Directors will be on hand for Q&As forThe Last Ocean, by Peter Young, which focuses on Antarctica’s Ross Sea, the most pristine ecosystem on Earth, and how the arrival of the fishing industry threatens to destroy it, Unacceptable Levels, about toxicities in our daily lives, by Edward Brown, and more. Producer Katarina Soukup will be there for the screening of Lost Rivers, Caroline Bacle’s film that retraces the history of lost urban rivers.

“I’ve been looking at films with the purpose of selecting a range of subjects – misuse of resources; toxins in our environment; the need for energy and the politics that surround it–and of course, films that highlight positive change,” says Cucinotta. “It was important to bring in films from other countries for perspective and to show the communality of our problems and I’m always looking for films that include ideas for progress, no matter how daunting the issues are.
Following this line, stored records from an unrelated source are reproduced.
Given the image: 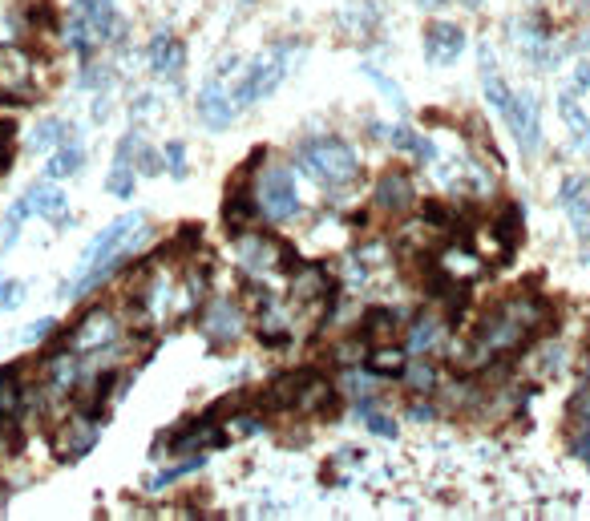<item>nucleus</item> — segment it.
Instances as JSON below:
<instances>
[{
  "mask_svg": "<svg viewBox=\"0 0 590 521\" xmlns=\"http://www.w3.org/2000/svg\"><path fill=\"white\" fill-rule=\"evenodd\" d=\"M146 231V215H122V219H114L106 231H97L89 243H85V251H81V259H77V275L65 283V299H77V295H85V291H93L102 279H110L126 259H130V251L138 247V235Z\"/></svg>",
  "mask_w": 590,
  "mask_h": 521,
  "instance_id": "nucleus-1",
  "label": "nucleus"
},
{
  "mask_svg": "<svg viewBox=\"0 0 590 521\" xmlns=\"http://www.w3.org/2000/svg\"><path fill=\"white\" fill-rule=\"evenodd\" d=\"M295 158H300V166L324 186H352L360 178V158L344 138H328V134L308 138Z\"/></svg>",
  "mask_w": 590,
  "mask_h": 521,
  "instance_id": "nucleus-2",
  "label": "nucleus"
},
{
  "mask_svg": "<svg viewBox=\"0 0 590 521\" xmlns=\"http://www.w3.org/2000/svg\"><path fill=\"white\" fill-rule=\"evenodd\" d=\"M295 53H300V45H295V41H279V45H271L267 53H259V57L251 61V69L243 73V81L231 89L235 106L247 110V106H255L259 97H271V93L279 89V81L287 77Z\"/></svg>",
  "mask_w": 590,
  "mask_h": 521,
  "instance_id": "nucleus-3",
  "label": "nucleus"
},
{
  "mask_svg": "<svg viewBox=\"0 0 590 521\" xmlns=\"http://www.w3.org/2000/svg\"><path fill=\"white\" fill-rule=\"evenodd\" d=\"M118 336V320L110 307H93L73 324V332H65L61 340L49 344L45 356H61V352H73V356H85V352H102L110 340Z\"/></svg>",
  "mask_w": 590,
  "mask_h": 521,
  "instance_id": "nucleus-4",
  "label": "nucleus"
},
{
  "mask_svg": "<svg viewBox=\"0 0 590 521\" xmlns=\"http://www.w3.org/2000/svg\"><path fill=\"white\" fill-rule=\"evenodd\" d=\"M235 259L251 271V275H275V271H291L295 259L287 243H279L275 235H263V231H243L235 235Z\"/></svg>",
  "mask_w": 590,
  "mask_h": 521,
  "instance_id": "nucleus-5",
  "label": "nucleus"
},
{
  "mask_svg": "<svg viewBox=\"0 0 590 521\" xmlns=\"http://www.w3.org/2000/svg\"><path fill=\"white\" fill-rule=\"evenodd\" d=\"M255 198H259V211H263L271 223H283V219H295V215H300V194H295V178H291V170H283V166L267 170V174L255 182Z\"/></svg>",
  "mask_w": 590,
  "mask_h": 521,
  "instance_id": "nucleus-6",
  "label": "nucleus"
},
{
  "mask_svg": "<svg viewBox=\"0 0 590 521\" xmlns=\"http://www.w3.org/2000/svg\"><path fill=\"white\" fill-rule=\"evenodd\" d=\"M33 61L17 49V45H0V101H13V106H25L33 101Z\"/></svg>",
  "mask_w": 590,
  "mask_h": 521,
  "instance_id": "nucleus-7",
  "label": "nucleus"
},
{
  "mask_svg": "<svg viewBox=\"0 0 590 521\" xmlns=\"http://www.w3.org/2000/svg\"><path fill=\"white\" fill-rule=\"evenodd\" d=\"M502 118L510 122V130H514V142L522 146V154H534V150L542 146L538 97H534L530 89H522V93H514V97H510V106H506V114H502Z\"/></svg>",
  "mask_w": 590,
  "mask_h": 521,
  "instance_id": "nucleus-8",
  "label": "nucleus"
},
{
  "mask_svg": "<svg viewBox=\"0 0 590 521\" xmlns=\"http://www.w3.org/2000/svg\"><path fill=\"white\" fill-rule=\"evenodd\" d=\"M97 437H102V421H97V416H85V412L77 408L73 416H65V425L57 429L53 445H57V453H61L65 461H81V457L97 445Z\"/></svg>",
  "mask_w": 590,
  "mask_h": 521,
  "instance_id": "nucleus-9",
  "label": "nucleus"
},
{
  "mask_svg": "<svg viewBox=\"0 0 590 521\" xmlns=\"http://www.w3.org/2000/svg\"><path fill=\"white\" fill-rule=\"evenodd\" d=\"M372 198H376V211H384L388 219H405L417 202V190H413V178L405 170H384Z\"/></svg>",
  "mask_w": 590,
  "mask_h": 521,
  "instance_id": "nucleus-10",
  "label": "nucleus"
},
{
  "mask_svg": "<svg viewBox=\"0 0 590 521\" xmlns=\"http://www.w3.org/2000/svg\"><path fill=\"white\" fill-rule=\"evenodd\" d=\"M235 114H239V106H235V97H231V89L223 85V77H207V85L199 89V118L211 126V130H227L231 122H235Z\"/></svg>",
  "mask_w": 590,
  "mask_h": 521,
  "instance_id": "nucleus-11",
  "label": "nucleus"
},
{
  "mask_svg": "<svg viewBox=\"0 0 590 521\" xmlns=\"http://www.w3.org/2000/svg\"><path fill=\"white\" fill-rule=\"evenodd\" d=\"M243 311L231 303V299H215L207 311H203V336L211 344H235L243 336Z\"/></svg>",
  "mask_w": 590,
  "mask_h": 521,
  "instance_id": "nucleus-12",
  "label": "nucleus"
},
{
  "mask_svg": "<svg viewBox=\"0 0 590 521\" xmlns=\"http://www.w3.org/2000/svg\"><path fill=\"white\" fill-rule=\"evenodd\" d=\"M291 299L295 303H324L332 299V275L324 263H295L291 267Z\"/></svg>",
  "mask_w": 590,
  "mask_h": 521,
  "instance_id": "nucleus-13",
  "label": "nucleus"
},
{
  "mask_svg": "<svg viewBox=\"0 0 590 521\" xmlns=\"http://www.w3.org/2000/svg\"><path fill=\"white\" fill-rule=\"evenodd\" d=\"M316 372H283V376H275L263 392H259V408L263 412H295V400H300V392H304V384L312 380Z\"/></svg>",
  "mask_w": 590,
  "mask_h": 521,
  "instance_id": "nucleus-14",
  "label": "nucleus"
},
{
  "mask_svg": "<svg viewBox=\"0 0 590 521\" xmlns=\"http://www.w3.org/2000/svg\"><path fill=\"white\" fill-rule=\"evenodd\" d=\"M514 41H518V49L526 53L530 65H538V69H558V53H554V45H550L546 21H522L518 33H514Z\"/></svg>",
  "mask_w": 590,
  "mask_h": 521,
  "instance_id": "nucleus-15",
  "label": "nucleus"
},
{
  "mask_svg": "<svg viewBox=\"0 0 590 521\" xmlns=\"http://www.w3.org/2000/svg\"><path fill=\"white\" fill-rule=\"evenodd\" d=\"M25 198H29V211H37L41 219H49V223H57V227H73V219L65 215V211H69V202H65V190L57 186V178H49V182H33Z\"/></svg>",
  "mask_w": 590,
  "mask_h": 521,
  "instance_id": "nucleus-16",
  "label": "nucleus"
},
{
  "mask_svg": "<svg viewBox=\"0 0 590 521\" xmlns=\"http://www.w3.org/2000/svg\"><path fill=\"white\" fill-rule=\"evenodd\" d=\"M231 194H227V202H223V227H227V235L235 239V235H243V231H251V223L259 219V198H255V190H247V186H227Z\"/></svg>",
  "mask_w": 590,
  "mask_h": 521,
  "instance_id": "nucleus-17",
  "label": "nucleus"
},
{
  "mask_svg": "<svg viewBox=\"0 0 590 521\" xmlns=\"http://www.w3.org/2000/svg\"><path fill=\"white\" fill-rule=\"evenodd\" d=\"M227 441L223 429H215V416H203V421H190L186 429H178L166 441V453H190V449H219Z\"/></svg>",
  "mask_w": 590,
  "mask_h": 521,
  "instance_id": "nucleus-18",
  "label": "nucleus"
},
{
  "mask_svg": "<svg viewBox=\"0 0 590 521\" xmlns=\"http://www.w3.org/2000/svg\"><path fill=\"white\" fill-rule=\"evenodd\" d=\"M461 49H465V29L445 25V21L425 29V53H429L433 65H453L461 57Z\"/></svg>",
  "mask_w": 590,
  "mask_h": 521,
  "instance_id": "nucleus-19",
  "label": "nucleus"
},
{
  "mask_svg": "<svg viewBox=\"0 0 590 521\" xmlns=\"http://www.w3.org/2000/svg\"><path fill=\"white\" fill-rule=\"evenodd\" d=\"M401 336V311H392V307H372L364 311V320H360V340L368 348H380V344H392Z\"/></svg>",
  "mask_w": 590,
  "mask_h": 521,
  "instance_id": "nucleus-20",
  "label": "nucleus"
},
{
  "mask_svg": "<svg viewBox=\"0 0 590 521\" xmlns=\"http://www.w3.org/2000/svg\"><path fill=\"white\" fill-rule=\"evenodd\" d=\"M73 5L89 17V25H93L97 37H102V45L126 37V25H122V17H118V9H114V0H73Z\"/></svg>",
  "mask_w": 590,
  "mask_h": 521,
  "instance_id": "nucleus-21",
  "label": "nucleus"
},
{
  "mask_svg": "<svg viewBox=\"0 0 590 521\" xmlns=\"http://www.w3.org/2000/svg\"><path fill=\"white\" fill-rule=\"evenodd\" d=\"M182 65H186V45H182V41H174V37L162 29V33L150 41V69H154L158 77L178 81Z\"/></svg>",
  "mask_w": 590,
  "mask_h": 521,
  "instance_id": "nucleus-22",
  "label": "nucleus"
},
{
  "mask_svg": "<svg viewBox=\"0 0 590 521\" xmlns=\"http://www.w3.org/2000/svg\"><path fill=\"white\" fill-rule=\"evenodd\" d=\"M118 162L134 166V170H138V174H146V178L162 174V154H158L154 146H146V138H142V134H126V138L118 142Z\"/></svg>",
  "mask_w": 590,
  "mask_h": 521,
  "instance_id": "nucleus-23",
  "label": "nucleus"
},
{
  "mask_svg": "<svg viewBox=\"0 0 590 521\" xmlns=\"http://www.w3.org/2000/svg\"><path fill=\"white\" fill-rule=\"evenodd\" d=\"M558 114H562V122H566L574 146L586 150V146H590V118H586V110L578 106V89H562V93H558Z\"/></svg>",
  "mask_w": 590,
  "mask_h": 521,
  "instance_id": "nucleus-24",
  "label": "nucleus"
},
{
  "mask_svg": "<svg viewBox=\"0 0 590 521\" xmlns=\"http://www.w3.org/2000/svg\"><path fill=\"white\" fill-rule=\"evenodd\" d=\"M65 41H69V49H73L77 57H93V53H97V45H102V37L93 33L89 17H85L77 5L69 9V21H65Z\"/></svg>",
  "mask_w": 590,
  "mask_h": 521,
  "instance_id": "nucleus-25",
  "label": "nucleus"
},
{
  "mask_svg": "<svg viewBox=\"0 0 590 521\" xmlns=\"http://www.w3.org/2000/svg\"><path fill=\"white\" fill-rule=\"evenodd\" d=\"M81 166H85L81 142H77V138H65V142L57 146V154L45 162V174H49V178H73V174H81Z\"/></svg>",
  "mask_w": 590,
  "mask_h": 521,
  "instance_id": "nucleus-26",
  "label": "nucleus"
},
{
  "mask_svg": "<svg viewBox=\"0 0 590 521\" xmlns=\"http://www.w3.org/2000/svg\"><path fill=\"white\" fill-rule=\"evenodd\" d=\"M405 364H409V352L392 348V344H380V348H372L364 356V368L372 376H405Z\"/></svg>",
  "mask_w": 590,
  "mask_h": 521,
  "instance_id": "nucleus-27",
  "label": "nucleus"
},
{
  "mask_svg": "<svg viewBox=\"0 0 590 521\" xmlns=\"http://www.w3.org/2000/svg\"><path fill=\"white\" fill-rule=\"evenodd\" d=\"M340 25H344L348 33H360V37H368V33L380 25V9L372 5V0H352V5L340 13Z\"/></svg>",
  "mask_w": 590,
  "mask_h": 521,
  "instance_id": "nucleus-28",
  "label": "nucleus"
},
{
  "mask_svg": "<svg viewBox=\"0 0 590 521\" xmlns=\"http://www.w3.org/2000/svg\"><path fill=\"white\" fill-rule=\"evenodd\" d=\"M441 336H445L441 320H437V316H421V320L413 324V332H409V352H413V356H425V352H433V348L441 344Z\"/></svg>",
  "mask_w": 590,
  "mask_h": 521,
  "instance_id": "nucleus-29",
  "label": "nucleus"
},
{
  "mask_svg": "<svg viewBox=\"0 0 590 521\" xmlns=\"http://www.w3.org/2000/svg\"><path fill=\"white\" fill-rule=\"evenodd\" d=\"M498 235V243H502V251H506V259H510V251L522 243V223H518V206H510L506 215H498L494 219V227H489Z\"/></svg>",
  "mask_w": 590,
  "mask_h": 521,
  "instance_id": "nucleus-30",
  "label": "nucleus"
},
{
  "mask_svg": "<svg viewBox=\"0 0 590 521\" xmlns=\"http://www.w3.org/2000/svg\"><path fill=\"white\" fill-rule=\"evenodd\" d=\"M481 89H485V101L494 106L498 114H506V106H510V85L502 81V73L498 69H481Z\"/></svg>",
  "mask_w": 590,
  "mask_h": 521,
  "instance_id": "nucleus-31",
  "label": "nucleus"
},
{
  "mask_svg": "<svg viewBox=\"0 0 590 521\" xmlns=\"http://www.w3.org/2000/svg\"><path fill=\"white\" fill-rule=\"evenodd\" d=\"M65 138H73V130H69L61 118H49V122H41V126L33 130L29 146H33V150H53V146H57V142H65Z\"/></svg>",
  "mask_w": 590,
  "mask_h": 521,
  "instance_id": "nucleus-32",
  "label": "nucleus"
},
{
  "mask_svg": "<svg viewBox=\"0 0 590 521\" xmlns=\"http://www.w3.org/2000/svg\"><path fill=\"white\" fill-rule=\"evenodd\" d=\"M114 81H118V73H114V65H106V61H89L85 73H81V85L93 89V93H110Z\"/></svg>",
  "mask_w": 590,
  "mask_h": 521,
  "instance_id": "nucleus-33",
  "label": "nucleus"
},
{
  "mask_svg": "<svg viewBox=\"0 0 590 521\" xmlns=\"http://www.w3.org/2000/svg\"><path fill=\"white\" fill-rule=\"evenodd\" d=\"M360 73H364V77H368V81H372V85H376V89H380V93H384V97H388V101H392V106H397L401 114L409 110V101H405L401 85H397V81H392V77H384V73H380L376 65H360Z\"/></svg>",
  "mask_w": 590,
  "mask_h": 521,
  "instance_id": "nucleus-34",
  "label": "nucleus"
},
{
  "mask_svg": "<svg viewBox=\"0 0 590 521\" xmlns=\"http://www.w3.org/2000/svg\"><path fill=\"white\" fill-rule=\"evenodd\" d=\"M405 380H409L413 392H433L437 388V368L429 360H413V364H405Z\"/></svg>",
  "mask_w": 590,
  "mask_h": 521,
  "instance_id": "nucleus-35",
  "label": "nucleus"
},
{
  "mask_svg": "<svg viewBox=\"0 0 590 521\" xmlns=\"http://www.w3.org/2000/svg\"><path fill=\"white\" fill-rule=\"evenodd\" d=\"M134 166H126V162H114V170H110V178H106V190L114 194V198H134Z\"/></svg>",
  "mask_w": 590,
  "mask_h": 521,
  "instance_id": "nucleus-36",
  "label": "nucleus"
},
{
  "mask_svg": "<svg viewBox=\"0 0 590 521\" xmlns=\"http://www.w3.org/2000/svg\"><path fill=\"white\" fill-rule=\"evenodd\" d=\"M29 215V198H21L17 206H13V211H9V219H5V227H0V247H13L17 243V235H21V219Z\"/></svg>",
  "mask_w": 590,
  "mask_h": 521,
  "instance_id": "nucleus-37",
  "label": "nucleus"
},
{
  "mask_svg": "<svg viewBox=\"0 0 590 521\" xmlns=\"http://www.w3.org/2000/svg\"><path fill=\"white\" fill-rule=\"evenodd\" d=\"M380 138H384L392 150H405V154H413V150H417V142H421V134H417L413 126H405V122H401V126H392V130H384Z\"/></svg>",
  "mask_w": 590,
  "mask_h": 521,
  "instance_id": "nucleus-38",
  "label": "nucleus"
},
{
  "mask_svg": "<svg viewBox=\"0 0 590 521\" xmlns=\"http://www.w3.org/2000/svg\"><path fill=\"white\" fill-rule=\"evenodd\" d=\"M162 166L174 174V178H186L190 174V166H186V142H166V150H162Z\"/></svg>",
  "mask_w": 590,
  "mask_h": 521,
  "instance_id": "nucleus-39",
  "label": "nucleus"
},
{
  "mask_svg": "<svg viewBox=\"0 0 590 521\" xmlns=\"http://www.w3.org/2000/svg\"><path fill=\"white\" fill-rule=\"evenodd\" d=\"M364 425H368V433H376V437H384V441H397V421L392 416H384V412H364Z\"/></svg>",
  "mask_w": 590,
  "mask_h": 521,
  "instance_id": "nucleus-40",
  "label": "nucleus"
},
{
  "mask_svg": "<svg viewBox=\"0 0 590 521\" xmlns=\"http://www.w3.org/2000/svg\"><path fill=\"white\" fill-rule=\"evenodd\" d=\"M570 219H574V235L578 239H590V198H574L570 202Z\"/></svg>",
  "mask_w": 590,
  "mask_h": 521,
  "instance_id": "nucleus-41",
  "label": "nucleus"
},
{
  "mask_svg": "<svg viewBox=\"0 0 590 521\" xmlns=\"http://www.w3.org/2000/svg\"><path fill=\"white\" fill-rule=\"evenodd\" d=\"M21 303H25V283L21 279H5V283H0V307L13 311Z\"/></svg>",
  "mask_w": 590,
  "mask_h": 521,
  "instance_id": "nucleus-42",
  "label": "nucleus"
},
{
  "mask_svg": "<svg viewBox=\"0 0 590 521\" xmlns=\"http://www.w3.org/2000/svg\"><path fill=\"white\" fill-rule=\"evenodd\" d=\"M566 416H570V421H574V425H582V421H590V384L574 392V400H570V408H566Z\"/></svg>",
  "mask_w": 590,
  "mask_h": 521,
  "instance_id": "nucleus-43",
  "label": "nucleus"
},
{
  "mask_svg": "<svg viewBox=\"0 0 590 521\" xmlns=\"http://www.w3.org/2000/svg\"><path fill=\"white\" fill-rule=\"evenodd\" d=\"M582 194H586V178L566 174V178H562V190H558V202H562V206H570V202H574V198H582Z\"/></svg>",
  "mask_w": 590,
  "mask_h": 521,
  "instance_id": "nucleus-44",
  "label": "nucleus"
},
{
  "mask_svg": "<svg viewBox=\"0 0 590 521\" xmlns=\"http://www.w3.org/2000/svg\"><path fill=\"white\" fill-rule=\"evenodd\" d=\"M53 328H57V320H53V316H45V320H37V324H29L21 340H25V344H41V340H45V336H49Z\"/></svg>",
  "mask_w": 590,
  "mask_h": 521,
  "instance_id": "nucleus-45",
  "label": "nucleus"
},
{
  "mask_svg": "<svg viewBox=\"0 0 590 521\" xmlns=\"http://www.w3.org/2000/svg\"><path fill=\"white\" fill-rule=\"evenodd\" d=\"M574 453L590 461V421H582V425H578V437H574Z\"/></svg>",
  "mask_w": 590,
  "mask_h": 521,
  "instance_id": "nucleus-46",
  "label": "nucleus"
},
{
  "mask_svg": "<svg viewBox=\"0 0 590 521\" xmlns=\"http://www.w3.org/2000/svg\"><path fill=\"white\" fill-rule=\"evenodd\" d=\"M227 73H239V53H223V57H219L215 77H223V81H227Z\"/></svg>",
  "mask_w": 590,
  "mask_h": 521,
  "instance_id": "nucleus-47",
  "label": "nucleus"
},
{
  "mask_svg": "<svg viewBox=\"0 0 590 521\" xmlns=\"http://www.w3.org/2000/svg\"><path fill=\"white\" fill-rule=\"evenodd\" d=\"M413 154H417V162H437V146H433V142H429V138H421V142H417V150H413Z\"/></svg>",
  "mask_w": 590,
  "mask_h": 521,
  "instance_id": "nucleus-48",
  "label": "nucleus"
},
{
  "mask_svg": "<svg viewBox=\"0 0 590 521\" xmlns=\"http://www.w3.org/2000/svg\"><path fill=\"white\" fill-rule=\"evenodd\" d=\"M574 89H590V61L574 65Z\"/></svg>",
  "mask_w": 590,
  "mask_h": 521,
  "instance_id": "nucleus-49",
  "label": "nucleus"
},
{
  "mask_svg": "<svg viewBox=\"0 0 590 521\" xmlns=\"http://www.w3.org/2000/svg\"><path fill=\"white\" fill-rule=\"evenodd\" d=\"M106 118H110V97L102 93V97L93 101V122H106Z\"/></svg>",
  "mask_w": 590,
  "mask_h": 521,
  "instance_id": "nucleus-50",
  "label": "nucleus"
},
{
  "mask_svg": "<svg viewBox=\"0 0 590 521\" xmlns=\"http://www.w3.org/2000/svg\"><path fill=\"white\" fill-rule=\"evenodd\" d=\"M413 421H433V408L429 404H413Z\"/></svg>",
  "mask_w": 590,
  "mask_h": 521,
  "instance_id": "nucleus-51",
  "label": "nucleus"
},
{
  "mask_svg": "<svg viewBox=\"0 0 590 521\" xmlns=\"http://www.w3.org/2000/svg\"><path fill=\"white\" fill-rule=\"evenodd\" d=\"M9 162H13V158H9V138L0 134V170H9Z\"/></svg>",
  "mask_w": 590,
  "mask_h": 521,
  "instance_id": "nucleus-52",
  "label": "nucleus"
},
{
  "mask_svg": "<svg viewBox=\"0 0 590 521\" xmlns=\"http://www.w3.org/2000/svg\"><path fill=\"white\" fill-rule=\"evenodd\" d=\"M417 5H421L425 13H441V9L449 5V0H417Z\"/></svg>",
  "mask_w": 590,
  "mask_h": 521,
  "instance_id": "nucleus-53",
  "label": "nucleus"
},
{
  "mask_svg": "<svg viewBox=\"0 0 590 521\" xmlns=\"http://www.w3.org/2000/svg\"><path fill=\"white\" fill-rule=\"evenodd\" d=\"M461 5H465V9H481V0H461Z\"/></svg>",
  "mask_w": 590,
  "mask_h": 521,
  "instance_id": "nucleus-54",
  "label": "nucleus"
},
{
  "mask_svg": "<svg viewBox=\"0 0 590 521\" xmlns=\"http://www.w3.org/2000/svg\"><path fill=\"white\" fill-rule=\"evenodd\" d=\"M582 49H590V29H586V33H582Z\"/></svg>",
  "mask_w": 590,
  "mask_h": 521,
  "instance_id": "nucleus-55",
  "label": "nucleus"
},
{
  "mask_svg": "<svg viewBox=\"0 0 590 521\" xmlns=\"http://www.w3.org/2000/svg\"><path fill=\"white\" fill-rule=\"evenodd\" d=\"M243 5H255V0H243Z\"/></svg>",
  "mask_w": 590,
  "mask_h": 521,
  "instance_id": "nucleus-56",
  "label": "nucleus"
},
{
  "mask_svg": "<svg viewBox=\"0 0 590 521\" xmlns=\"http://www.w3.org/2000/svg\"><path fill=\"white\" fill-rule=\"evenodd\" d=\"M586 384H590V372H586Z\"/></svg>",
  "mask_w": 590,
  "mask_h": 521,
  "instance_id": "nucleus-57",
  "label": "nucleus"
}]
</instances>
Green Screens presents issues from within our cities (Xmas Without China, Lost Rivers) to the most remote parts of earth (The Last Ocean, Silent Snow). Taken together, the series makes apparent that the place for change is in our relationship to large corporations that provide us with energy, goods, food and entertainment. When we change our demands on them, they may change their demands on the environment.”

It’s going to be a hot, humid weekend. See you at the movies!